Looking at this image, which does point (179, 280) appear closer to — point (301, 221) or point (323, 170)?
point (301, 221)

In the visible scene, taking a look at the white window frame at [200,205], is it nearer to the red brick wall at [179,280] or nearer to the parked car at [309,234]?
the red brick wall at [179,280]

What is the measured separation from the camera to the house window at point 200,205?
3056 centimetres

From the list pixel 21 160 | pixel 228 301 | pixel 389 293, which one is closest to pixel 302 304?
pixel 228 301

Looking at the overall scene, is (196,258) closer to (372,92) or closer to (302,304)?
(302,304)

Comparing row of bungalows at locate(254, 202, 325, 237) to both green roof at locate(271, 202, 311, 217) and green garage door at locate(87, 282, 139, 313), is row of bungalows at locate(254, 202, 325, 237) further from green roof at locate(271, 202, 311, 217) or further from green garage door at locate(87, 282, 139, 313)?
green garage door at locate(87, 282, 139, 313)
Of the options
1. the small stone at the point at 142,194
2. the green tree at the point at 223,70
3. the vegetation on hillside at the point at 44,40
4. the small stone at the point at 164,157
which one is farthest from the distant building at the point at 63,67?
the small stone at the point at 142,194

##########

» **THE EXERCISE**
Update the rows starting with the line that contains "Comparing row of" and going on through the end of the rows, replacing "bungalows" with "cottages" and leaving everything else unchanged.

» **ANSWER FOR THE TASK**
Comparing row of cottages at locate(254, 202, 325, 237) to both green roof at locate(271, 202, 311, 217) and green garage door at locate(87, 282, 139, 313), is row of cottages at locate(254, 202, 325, 237) further from green roof at locate(271, 202, 311, 217) or further from green garage door at locate(87, 282, 139, 313)?
green garage door at locate(87, 282, 139, 313)
Of the options
1. the small stone at the point at 142,194
2. the green tree at the point at 223,70
3. the vegetation on hillside at the point at 44,40
4. the small stone at the point at 164,157
which one is farthest from the distant building at the point at 63,67?
the small stone at the point at 142,194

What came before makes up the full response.